| Text |
§

Three reasons US is better off 40 years after Arab oil embargo

Four decades after the 1973 Arab oil embargo, the US has more efficient cars, a strategic oil reserve, and a homegrown energy boom that is reducing its reliance on OPEC oil. But oil prices remain high and some see the nation's newfound resource wealth as a boom that will eventually go bust.

Cars line up in two directions in 1973 at a gas station in New York City. Arab oil exporters inflated prices and cut off supplies beginning forty years ago Wednesday, sending a shockwave through the US economy.

Marty Lederhandler/AP/File

October 16, 2013

The world has changed. For US energy, that's a good thing.

Forty years after the first Arab oil embargo exposed the risks of dependence on foreign oil, the US has made adjustments to reduce its vulnerability to short-term supply disruptions. Here are three of the biggest changes:

  1. Energy boom: New drilling techniques are coaxing vast amounts of fossil fuels from stubborn shale rock formations in Texas, North Dakota, Pennsylvania, and elsewhere. The US is producing so much natural gas that it's beginning to export it.

§

Source records
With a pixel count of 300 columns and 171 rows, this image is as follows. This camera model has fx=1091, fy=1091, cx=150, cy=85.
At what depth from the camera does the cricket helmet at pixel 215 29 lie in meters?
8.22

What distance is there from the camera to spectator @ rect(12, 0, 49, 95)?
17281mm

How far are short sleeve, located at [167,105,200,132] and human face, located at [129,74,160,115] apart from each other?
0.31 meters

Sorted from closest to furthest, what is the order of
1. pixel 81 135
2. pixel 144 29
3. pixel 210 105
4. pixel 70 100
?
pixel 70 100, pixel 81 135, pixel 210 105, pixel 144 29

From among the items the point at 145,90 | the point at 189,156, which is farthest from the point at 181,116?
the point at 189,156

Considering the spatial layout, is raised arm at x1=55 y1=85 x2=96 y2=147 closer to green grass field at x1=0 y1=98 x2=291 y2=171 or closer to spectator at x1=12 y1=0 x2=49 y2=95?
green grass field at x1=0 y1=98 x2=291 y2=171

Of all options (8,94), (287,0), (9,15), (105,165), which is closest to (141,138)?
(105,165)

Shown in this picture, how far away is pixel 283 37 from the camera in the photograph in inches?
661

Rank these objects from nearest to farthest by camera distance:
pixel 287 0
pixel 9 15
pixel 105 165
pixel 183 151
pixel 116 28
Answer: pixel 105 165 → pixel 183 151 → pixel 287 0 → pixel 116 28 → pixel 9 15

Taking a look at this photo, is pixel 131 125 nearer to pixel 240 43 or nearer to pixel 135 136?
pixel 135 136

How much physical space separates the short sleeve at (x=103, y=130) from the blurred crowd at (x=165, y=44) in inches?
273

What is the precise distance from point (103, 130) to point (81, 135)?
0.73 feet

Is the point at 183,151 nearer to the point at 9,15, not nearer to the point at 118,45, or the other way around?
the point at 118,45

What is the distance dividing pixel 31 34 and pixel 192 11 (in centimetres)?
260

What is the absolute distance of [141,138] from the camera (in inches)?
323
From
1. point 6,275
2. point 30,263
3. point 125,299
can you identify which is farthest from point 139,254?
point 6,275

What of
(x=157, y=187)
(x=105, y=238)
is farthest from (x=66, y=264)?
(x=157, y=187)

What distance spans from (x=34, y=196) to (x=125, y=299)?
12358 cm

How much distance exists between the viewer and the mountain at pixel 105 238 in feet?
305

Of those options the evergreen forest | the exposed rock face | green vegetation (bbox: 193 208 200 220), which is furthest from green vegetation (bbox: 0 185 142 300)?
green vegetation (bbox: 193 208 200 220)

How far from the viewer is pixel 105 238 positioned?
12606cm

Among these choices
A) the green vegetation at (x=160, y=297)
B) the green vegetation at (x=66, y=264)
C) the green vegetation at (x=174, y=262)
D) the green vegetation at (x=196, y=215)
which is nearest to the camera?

§

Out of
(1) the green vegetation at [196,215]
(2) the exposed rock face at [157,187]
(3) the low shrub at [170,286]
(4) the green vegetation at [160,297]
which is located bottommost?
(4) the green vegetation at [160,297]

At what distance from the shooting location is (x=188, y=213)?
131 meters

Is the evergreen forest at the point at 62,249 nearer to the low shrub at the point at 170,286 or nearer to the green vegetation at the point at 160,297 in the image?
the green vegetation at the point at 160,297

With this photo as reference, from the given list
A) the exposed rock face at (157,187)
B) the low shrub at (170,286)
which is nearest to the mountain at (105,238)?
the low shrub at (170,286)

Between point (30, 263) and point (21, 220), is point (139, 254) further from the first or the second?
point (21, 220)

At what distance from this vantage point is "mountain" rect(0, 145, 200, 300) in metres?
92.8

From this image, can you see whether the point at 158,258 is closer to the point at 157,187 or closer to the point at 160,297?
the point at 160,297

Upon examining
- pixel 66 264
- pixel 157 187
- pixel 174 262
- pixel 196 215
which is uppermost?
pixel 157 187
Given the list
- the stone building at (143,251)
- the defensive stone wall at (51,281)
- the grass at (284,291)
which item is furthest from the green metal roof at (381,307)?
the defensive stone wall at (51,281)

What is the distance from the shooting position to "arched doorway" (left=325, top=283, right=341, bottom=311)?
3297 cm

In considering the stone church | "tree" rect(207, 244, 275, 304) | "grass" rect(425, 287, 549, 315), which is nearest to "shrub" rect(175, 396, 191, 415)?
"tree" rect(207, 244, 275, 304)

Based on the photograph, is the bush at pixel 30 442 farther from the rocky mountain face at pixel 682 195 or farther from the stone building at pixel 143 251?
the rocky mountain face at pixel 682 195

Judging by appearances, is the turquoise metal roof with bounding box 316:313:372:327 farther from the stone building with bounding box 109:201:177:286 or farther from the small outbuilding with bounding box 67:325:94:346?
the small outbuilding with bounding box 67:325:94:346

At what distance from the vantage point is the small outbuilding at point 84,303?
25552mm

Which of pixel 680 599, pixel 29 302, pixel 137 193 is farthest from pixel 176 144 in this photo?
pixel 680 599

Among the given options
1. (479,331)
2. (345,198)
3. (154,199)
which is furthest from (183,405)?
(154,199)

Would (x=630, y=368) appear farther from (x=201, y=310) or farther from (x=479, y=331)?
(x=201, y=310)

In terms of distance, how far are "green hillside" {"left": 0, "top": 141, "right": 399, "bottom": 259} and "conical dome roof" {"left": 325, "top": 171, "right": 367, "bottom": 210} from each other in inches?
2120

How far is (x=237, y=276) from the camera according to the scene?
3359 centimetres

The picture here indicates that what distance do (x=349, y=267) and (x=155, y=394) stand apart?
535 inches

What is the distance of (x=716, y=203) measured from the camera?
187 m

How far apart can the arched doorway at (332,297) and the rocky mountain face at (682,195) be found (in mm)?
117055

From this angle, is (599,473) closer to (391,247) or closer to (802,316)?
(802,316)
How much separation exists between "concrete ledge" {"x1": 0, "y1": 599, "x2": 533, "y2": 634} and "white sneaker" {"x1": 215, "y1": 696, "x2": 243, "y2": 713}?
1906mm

§

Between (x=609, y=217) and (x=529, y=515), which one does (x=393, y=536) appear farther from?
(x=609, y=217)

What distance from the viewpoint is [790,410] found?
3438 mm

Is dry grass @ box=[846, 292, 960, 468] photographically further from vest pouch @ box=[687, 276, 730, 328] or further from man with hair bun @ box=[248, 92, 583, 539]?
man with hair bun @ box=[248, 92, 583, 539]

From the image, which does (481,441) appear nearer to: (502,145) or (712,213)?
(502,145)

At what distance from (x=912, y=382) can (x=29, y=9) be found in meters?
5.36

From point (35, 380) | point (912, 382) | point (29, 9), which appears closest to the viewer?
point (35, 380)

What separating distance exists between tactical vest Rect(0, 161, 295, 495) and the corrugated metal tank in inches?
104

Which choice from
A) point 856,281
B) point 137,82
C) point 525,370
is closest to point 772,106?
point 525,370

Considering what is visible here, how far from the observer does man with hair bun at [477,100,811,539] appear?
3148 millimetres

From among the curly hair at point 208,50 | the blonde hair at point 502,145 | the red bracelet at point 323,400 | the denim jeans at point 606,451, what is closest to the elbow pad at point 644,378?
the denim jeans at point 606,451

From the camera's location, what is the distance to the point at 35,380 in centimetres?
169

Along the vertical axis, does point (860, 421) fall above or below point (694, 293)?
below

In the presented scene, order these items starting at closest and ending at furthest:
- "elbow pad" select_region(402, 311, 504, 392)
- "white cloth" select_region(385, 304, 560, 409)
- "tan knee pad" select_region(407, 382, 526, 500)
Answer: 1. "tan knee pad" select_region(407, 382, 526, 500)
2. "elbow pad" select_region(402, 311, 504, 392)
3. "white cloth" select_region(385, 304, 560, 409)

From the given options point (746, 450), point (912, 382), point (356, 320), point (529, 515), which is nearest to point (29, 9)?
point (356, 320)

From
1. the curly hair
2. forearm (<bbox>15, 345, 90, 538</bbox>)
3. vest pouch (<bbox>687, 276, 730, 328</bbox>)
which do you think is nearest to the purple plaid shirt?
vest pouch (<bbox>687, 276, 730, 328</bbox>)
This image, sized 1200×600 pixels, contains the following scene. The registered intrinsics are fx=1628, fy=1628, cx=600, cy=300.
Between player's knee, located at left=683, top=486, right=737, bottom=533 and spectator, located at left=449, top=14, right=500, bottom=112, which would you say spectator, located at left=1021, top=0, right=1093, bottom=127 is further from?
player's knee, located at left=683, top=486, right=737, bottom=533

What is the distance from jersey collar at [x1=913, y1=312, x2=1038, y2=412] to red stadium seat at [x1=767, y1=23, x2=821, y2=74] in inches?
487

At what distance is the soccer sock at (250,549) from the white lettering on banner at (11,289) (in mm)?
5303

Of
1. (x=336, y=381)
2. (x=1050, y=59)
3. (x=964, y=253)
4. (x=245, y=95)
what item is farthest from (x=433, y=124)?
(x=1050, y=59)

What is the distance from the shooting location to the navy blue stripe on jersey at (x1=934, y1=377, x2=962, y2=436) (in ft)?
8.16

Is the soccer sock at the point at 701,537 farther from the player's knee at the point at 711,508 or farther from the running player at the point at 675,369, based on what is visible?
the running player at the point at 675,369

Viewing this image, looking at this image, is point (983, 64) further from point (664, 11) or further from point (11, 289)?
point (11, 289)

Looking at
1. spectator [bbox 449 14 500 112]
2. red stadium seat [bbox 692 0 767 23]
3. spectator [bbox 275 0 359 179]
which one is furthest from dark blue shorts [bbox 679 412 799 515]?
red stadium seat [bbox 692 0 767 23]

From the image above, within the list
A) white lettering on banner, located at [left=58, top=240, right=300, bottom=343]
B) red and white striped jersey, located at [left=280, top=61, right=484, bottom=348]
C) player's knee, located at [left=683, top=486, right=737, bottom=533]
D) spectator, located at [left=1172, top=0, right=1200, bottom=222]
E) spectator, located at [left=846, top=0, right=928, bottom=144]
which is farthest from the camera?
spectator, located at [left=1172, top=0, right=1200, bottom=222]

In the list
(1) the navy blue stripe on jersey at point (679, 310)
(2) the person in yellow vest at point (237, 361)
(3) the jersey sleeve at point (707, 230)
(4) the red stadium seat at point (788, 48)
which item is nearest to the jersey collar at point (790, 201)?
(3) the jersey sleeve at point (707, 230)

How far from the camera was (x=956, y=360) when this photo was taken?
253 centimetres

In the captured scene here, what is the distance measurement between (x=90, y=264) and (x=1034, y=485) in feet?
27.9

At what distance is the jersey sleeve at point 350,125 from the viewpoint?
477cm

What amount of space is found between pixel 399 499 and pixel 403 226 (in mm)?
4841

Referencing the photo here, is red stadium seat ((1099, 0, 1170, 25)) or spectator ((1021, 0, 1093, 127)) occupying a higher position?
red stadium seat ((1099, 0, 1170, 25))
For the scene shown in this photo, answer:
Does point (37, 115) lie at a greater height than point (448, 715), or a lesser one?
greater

§

| Directives |
• 1. Answer these questions about the article on the Arab oil embargo:
(a) In what year did the first Arab oil embargo take place?
(b) In which city were cars photographed lining up at a gas station?
(c) Which three states are named as having shale rock formations?
• 2. Rewrite the passage of the oil embargo article from "Forty years after" to "to export it.", and swap "natural gas" for "crude oil".
The source records can be ignored.

| Exercise answers |
• 1.
(a) 1973
(b) New York City
(c) Texas, North Dakota, and Pennsylvania

• 2.
Forty years after the first Arab oil embargo exposed the risks of dependence on foreign oil, the US has made adjustments to reduce its vulnerability to short-term supply disruptions. Here are three of the biggest changes:

  1. Energy boom: New drilling techniques are coaxing vast amounts of fossil fuels from stubborn shale rock formations in Texas, North Dakota, Pennsylvania, and elsewhere. The US is producing so much crude oil that it's beginning to export it.